- Brun Location within Khyber Pakhtunkhwa Brun Location within Pakistan
- Coordinates: 35°42′01″N 71°41′31″E﻿ / ﻿35.70039°N 71.69208°E
- Country: Pakistan
- Province: Khyber Pakhtunkhwa
- District: Chitral
- Time zone: UTC+5 (PST)

= Brun, Pakistan =

Village in Khyber Pakhtunkhwa, Pakistan

Brun is a village located in the Lower Chitral District of Khyber Pakhtunkhwa, Pakistan. It is situated in the Bumburet Valley.

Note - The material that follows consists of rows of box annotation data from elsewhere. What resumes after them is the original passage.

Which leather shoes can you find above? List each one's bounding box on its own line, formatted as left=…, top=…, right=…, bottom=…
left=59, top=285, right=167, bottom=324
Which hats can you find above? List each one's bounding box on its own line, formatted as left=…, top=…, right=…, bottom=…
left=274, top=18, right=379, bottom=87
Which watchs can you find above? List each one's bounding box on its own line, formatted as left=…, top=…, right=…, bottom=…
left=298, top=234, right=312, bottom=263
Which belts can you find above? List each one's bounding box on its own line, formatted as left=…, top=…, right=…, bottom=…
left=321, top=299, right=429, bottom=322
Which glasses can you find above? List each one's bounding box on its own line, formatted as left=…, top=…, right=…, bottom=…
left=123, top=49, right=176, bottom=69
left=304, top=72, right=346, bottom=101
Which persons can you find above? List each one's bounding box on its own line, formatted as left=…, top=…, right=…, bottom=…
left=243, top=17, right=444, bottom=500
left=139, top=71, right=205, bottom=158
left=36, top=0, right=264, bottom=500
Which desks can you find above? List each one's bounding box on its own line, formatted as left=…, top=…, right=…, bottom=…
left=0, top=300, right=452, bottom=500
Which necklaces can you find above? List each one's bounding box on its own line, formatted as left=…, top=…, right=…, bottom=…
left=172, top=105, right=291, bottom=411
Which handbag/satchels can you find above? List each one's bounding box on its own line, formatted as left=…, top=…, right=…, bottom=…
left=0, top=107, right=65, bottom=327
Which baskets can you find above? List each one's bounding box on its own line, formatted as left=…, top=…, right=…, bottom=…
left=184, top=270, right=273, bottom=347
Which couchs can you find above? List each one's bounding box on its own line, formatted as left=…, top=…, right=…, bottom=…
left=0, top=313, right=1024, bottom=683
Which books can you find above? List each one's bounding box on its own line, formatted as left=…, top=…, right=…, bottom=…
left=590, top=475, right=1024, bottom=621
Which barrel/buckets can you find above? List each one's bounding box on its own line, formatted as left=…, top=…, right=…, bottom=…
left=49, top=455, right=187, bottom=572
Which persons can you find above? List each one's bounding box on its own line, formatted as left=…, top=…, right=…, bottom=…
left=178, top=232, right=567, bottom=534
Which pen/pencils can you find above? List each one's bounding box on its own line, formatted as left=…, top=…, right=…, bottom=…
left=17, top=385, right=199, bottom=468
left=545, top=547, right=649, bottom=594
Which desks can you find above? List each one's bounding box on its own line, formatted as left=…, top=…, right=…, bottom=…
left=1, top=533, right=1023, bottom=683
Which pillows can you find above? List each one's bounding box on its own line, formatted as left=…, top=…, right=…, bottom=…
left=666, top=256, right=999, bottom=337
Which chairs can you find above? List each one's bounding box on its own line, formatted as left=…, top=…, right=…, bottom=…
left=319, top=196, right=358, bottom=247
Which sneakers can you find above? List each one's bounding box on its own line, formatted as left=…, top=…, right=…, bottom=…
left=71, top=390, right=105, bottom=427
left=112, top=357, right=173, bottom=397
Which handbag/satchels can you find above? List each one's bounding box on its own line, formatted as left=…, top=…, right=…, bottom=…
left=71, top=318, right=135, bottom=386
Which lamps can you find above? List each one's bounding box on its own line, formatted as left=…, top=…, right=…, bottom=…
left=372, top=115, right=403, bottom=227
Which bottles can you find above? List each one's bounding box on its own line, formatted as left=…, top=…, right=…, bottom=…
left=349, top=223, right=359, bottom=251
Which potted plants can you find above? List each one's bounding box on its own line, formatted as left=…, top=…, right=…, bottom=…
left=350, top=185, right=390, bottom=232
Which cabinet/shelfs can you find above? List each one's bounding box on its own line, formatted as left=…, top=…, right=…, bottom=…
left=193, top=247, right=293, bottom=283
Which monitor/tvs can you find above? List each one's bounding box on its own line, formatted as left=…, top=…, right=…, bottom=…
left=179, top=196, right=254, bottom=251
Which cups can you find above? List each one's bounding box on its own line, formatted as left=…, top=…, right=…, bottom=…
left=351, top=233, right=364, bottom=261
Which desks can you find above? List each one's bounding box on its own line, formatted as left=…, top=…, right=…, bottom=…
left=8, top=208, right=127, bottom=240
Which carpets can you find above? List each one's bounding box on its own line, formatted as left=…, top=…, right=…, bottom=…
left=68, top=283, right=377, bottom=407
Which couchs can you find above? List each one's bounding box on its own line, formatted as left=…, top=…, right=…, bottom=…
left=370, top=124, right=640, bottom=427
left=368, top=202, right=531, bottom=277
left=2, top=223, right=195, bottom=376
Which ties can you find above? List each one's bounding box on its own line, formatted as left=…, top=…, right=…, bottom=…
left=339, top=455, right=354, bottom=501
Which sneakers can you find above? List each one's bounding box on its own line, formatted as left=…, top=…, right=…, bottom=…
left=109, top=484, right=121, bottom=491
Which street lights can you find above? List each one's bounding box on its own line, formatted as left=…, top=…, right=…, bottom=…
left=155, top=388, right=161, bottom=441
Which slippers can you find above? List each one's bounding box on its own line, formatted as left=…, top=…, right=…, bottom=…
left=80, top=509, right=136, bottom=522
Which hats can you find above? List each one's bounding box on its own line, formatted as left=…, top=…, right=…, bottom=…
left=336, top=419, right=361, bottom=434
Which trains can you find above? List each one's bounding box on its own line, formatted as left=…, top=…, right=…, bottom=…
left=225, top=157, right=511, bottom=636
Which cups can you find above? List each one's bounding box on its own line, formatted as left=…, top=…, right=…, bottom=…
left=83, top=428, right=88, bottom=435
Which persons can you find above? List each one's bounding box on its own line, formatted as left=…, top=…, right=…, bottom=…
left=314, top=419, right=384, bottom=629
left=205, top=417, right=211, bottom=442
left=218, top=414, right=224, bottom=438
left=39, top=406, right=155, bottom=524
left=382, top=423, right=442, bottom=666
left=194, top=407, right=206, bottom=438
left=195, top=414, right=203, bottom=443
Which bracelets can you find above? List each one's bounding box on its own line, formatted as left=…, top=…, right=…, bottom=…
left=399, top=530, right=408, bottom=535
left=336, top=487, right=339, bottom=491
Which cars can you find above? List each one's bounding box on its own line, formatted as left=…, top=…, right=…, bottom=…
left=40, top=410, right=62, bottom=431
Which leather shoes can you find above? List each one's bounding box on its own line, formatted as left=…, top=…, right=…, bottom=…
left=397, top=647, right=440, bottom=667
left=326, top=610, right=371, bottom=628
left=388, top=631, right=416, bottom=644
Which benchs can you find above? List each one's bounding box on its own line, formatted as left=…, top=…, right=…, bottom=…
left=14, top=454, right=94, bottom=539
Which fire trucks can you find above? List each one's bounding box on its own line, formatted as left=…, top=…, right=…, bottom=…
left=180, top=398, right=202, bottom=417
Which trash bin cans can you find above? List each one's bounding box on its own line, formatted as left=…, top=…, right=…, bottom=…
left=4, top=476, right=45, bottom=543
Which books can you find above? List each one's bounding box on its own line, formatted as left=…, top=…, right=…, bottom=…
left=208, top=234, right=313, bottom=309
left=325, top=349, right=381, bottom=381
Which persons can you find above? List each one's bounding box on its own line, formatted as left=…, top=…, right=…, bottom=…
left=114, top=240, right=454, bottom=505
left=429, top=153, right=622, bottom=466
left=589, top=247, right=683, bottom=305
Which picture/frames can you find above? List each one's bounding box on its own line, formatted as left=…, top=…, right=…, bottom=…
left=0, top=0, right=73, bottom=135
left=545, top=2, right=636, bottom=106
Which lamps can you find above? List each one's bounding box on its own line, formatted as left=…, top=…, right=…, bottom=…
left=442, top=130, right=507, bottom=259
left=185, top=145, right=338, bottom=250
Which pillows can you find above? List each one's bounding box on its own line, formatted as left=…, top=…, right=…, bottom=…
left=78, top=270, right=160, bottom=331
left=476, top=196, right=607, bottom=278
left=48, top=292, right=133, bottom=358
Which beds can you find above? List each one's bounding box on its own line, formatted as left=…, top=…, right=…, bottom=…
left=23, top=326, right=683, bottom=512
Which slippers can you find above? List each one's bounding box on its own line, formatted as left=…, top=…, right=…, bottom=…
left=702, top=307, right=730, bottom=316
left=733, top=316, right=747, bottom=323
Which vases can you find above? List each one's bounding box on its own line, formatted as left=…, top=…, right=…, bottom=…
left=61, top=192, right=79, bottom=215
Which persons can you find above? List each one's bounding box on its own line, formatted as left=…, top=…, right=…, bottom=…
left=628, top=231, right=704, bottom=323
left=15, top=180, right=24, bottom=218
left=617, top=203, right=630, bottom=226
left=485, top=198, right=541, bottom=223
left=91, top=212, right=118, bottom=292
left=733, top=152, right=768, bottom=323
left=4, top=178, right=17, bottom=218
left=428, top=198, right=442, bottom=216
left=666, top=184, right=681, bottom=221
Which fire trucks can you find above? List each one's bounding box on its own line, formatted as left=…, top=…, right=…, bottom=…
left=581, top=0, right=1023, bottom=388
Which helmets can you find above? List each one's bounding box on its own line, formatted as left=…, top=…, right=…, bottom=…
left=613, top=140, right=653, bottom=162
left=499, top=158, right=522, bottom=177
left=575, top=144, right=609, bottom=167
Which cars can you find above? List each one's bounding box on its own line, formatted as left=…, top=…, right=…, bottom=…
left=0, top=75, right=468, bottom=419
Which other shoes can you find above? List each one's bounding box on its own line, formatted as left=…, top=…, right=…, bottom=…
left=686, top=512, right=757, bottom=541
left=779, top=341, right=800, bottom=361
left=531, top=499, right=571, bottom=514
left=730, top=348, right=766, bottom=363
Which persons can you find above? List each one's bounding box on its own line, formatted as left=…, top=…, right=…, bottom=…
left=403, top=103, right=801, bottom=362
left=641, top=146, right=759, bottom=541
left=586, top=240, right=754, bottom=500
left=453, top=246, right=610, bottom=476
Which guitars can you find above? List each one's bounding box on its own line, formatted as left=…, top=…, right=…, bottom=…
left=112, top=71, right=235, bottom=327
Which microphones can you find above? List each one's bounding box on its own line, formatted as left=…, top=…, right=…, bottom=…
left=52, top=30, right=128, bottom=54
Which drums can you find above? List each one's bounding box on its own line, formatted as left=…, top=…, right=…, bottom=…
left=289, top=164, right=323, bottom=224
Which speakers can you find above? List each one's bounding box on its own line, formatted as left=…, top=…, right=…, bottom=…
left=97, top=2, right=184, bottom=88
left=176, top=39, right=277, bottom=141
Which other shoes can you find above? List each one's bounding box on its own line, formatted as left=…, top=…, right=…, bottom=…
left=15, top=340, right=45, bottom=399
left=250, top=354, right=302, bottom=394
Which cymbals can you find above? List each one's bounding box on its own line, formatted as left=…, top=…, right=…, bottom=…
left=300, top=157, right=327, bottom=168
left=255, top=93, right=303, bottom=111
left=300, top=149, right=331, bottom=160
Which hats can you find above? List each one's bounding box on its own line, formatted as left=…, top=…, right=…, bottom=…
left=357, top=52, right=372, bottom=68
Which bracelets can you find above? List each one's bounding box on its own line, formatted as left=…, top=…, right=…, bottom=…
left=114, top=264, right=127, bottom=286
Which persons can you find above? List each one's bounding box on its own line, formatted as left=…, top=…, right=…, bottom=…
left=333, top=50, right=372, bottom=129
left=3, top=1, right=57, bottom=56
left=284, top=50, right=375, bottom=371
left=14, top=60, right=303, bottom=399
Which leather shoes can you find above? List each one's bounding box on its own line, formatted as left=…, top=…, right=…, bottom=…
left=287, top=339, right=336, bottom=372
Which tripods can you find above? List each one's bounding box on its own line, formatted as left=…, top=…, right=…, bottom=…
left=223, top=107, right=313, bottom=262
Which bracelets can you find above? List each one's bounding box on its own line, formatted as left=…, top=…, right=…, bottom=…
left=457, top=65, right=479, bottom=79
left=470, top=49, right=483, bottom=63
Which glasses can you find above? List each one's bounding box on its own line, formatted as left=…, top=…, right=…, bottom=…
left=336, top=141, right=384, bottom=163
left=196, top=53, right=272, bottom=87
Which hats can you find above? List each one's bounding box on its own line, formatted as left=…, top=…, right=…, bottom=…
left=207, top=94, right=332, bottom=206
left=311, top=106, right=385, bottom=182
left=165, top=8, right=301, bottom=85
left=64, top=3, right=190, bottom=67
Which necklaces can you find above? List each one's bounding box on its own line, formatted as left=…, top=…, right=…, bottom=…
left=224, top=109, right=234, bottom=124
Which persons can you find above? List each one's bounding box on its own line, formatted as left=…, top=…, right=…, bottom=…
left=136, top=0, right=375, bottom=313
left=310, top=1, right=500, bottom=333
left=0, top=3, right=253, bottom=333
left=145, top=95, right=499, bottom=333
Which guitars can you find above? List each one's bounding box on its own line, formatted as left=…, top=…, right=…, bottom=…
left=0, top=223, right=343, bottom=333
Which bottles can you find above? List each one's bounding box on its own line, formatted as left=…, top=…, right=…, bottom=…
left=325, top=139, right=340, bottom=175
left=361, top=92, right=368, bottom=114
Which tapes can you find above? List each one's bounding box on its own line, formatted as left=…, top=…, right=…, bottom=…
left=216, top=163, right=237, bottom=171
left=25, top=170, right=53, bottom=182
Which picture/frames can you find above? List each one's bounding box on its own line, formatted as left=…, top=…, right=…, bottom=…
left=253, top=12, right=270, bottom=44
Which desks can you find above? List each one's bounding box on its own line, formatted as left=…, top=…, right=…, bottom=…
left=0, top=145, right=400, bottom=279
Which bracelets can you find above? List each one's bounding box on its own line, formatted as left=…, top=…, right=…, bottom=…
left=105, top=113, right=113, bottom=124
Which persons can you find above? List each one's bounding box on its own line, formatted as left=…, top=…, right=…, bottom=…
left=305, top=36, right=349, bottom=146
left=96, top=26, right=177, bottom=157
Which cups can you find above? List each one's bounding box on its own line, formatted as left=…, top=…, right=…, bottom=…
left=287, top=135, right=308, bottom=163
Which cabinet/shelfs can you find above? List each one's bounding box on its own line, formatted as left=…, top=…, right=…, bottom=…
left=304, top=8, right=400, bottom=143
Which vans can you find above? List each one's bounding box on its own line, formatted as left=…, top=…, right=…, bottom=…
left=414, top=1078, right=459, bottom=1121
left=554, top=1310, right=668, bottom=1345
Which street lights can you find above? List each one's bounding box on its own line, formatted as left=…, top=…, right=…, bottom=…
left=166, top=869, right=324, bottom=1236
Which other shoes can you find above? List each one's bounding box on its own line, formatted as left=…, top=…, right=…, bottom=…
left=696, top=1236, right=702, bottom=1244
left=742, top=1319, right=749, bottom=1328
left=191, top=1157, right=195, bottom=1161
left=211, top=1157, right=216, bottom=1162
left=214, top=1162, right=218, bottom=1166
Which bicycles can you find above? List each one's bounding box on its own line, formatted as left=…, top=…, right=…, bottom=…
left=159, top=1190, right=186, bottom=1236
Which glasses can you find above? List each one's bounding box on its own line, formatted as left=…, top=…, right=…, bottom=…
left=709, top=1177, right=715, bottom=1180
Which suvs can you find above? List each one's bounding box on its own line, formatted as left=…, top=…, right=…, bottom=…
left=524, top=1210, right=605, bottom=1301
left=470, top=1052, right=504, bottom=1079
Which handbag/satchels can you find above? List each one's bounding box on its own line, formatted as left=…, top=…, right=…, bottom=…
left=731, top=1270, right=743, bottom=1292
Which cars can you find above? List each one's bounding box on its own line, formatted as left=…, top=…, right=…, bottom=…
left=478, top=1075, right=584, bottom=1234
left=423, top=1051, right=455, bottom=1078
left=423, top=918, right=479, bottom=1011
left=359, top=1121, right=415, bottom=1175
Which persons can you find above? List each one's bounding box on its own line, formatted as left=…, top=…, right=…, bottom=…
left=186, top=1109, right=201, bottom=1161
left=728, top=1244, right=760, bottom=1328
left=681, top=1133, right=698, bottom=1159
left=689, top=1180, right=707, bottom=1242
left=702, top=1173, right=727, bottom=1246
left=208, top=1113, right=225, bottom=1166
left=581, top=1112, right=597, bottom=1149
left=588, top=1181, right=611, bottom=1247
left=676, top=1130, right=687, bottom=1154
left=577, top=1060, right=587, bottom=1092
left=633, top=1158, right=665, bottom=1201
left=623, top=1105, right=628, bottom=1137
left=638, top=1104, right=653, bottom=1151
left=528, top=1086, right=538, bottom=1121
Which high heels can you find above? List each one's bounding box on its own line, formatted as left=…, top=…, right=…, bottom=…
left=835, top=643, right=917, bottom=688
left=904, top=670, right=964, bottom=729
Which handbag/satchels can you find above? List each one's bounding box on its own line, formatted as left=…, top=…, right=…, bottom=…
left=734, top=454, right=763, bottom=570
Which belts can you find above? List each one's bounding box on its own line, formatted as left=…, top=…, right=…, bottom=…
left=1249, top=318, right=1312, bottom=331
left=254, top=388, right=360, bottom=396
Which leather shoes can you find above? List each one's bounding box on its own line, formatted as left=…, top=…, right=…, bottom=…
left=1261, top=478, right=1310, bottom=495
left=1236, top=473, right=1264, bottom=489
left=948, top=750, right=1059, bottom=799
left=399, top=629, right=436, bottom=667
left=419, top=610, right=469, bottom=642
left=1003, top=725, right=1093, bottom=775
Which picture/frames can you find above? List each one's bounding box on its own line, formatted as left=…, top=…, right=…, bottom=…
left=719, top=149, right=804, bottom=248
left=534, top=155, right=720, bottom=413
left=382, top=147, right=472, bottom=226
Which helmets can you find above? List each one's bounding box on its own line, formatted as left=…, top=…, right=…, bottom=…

==Demographics and economy==
The village is home to the Kalash people who are animists. They have traditionally relied on subsistence farming and animal husbandry for survival. Some have been involved in other endeavours such as selling their handicrafts.

In recent years, the traditional ways of the residents are evolving. Some have also converted to Islam.

==Landmarks==
Kalasha Dur Museum is an important landmark in the village and displays the cultural heritage of the Kalash people. It was funded by a Greek NGO, and opened in 2005.

Brun also has a school and a Kalash temple.

Tourism industry here has struggled. But the village does have lodging and boarding facilities.

It is stair-step village with wooden houses built against the hills at different levels.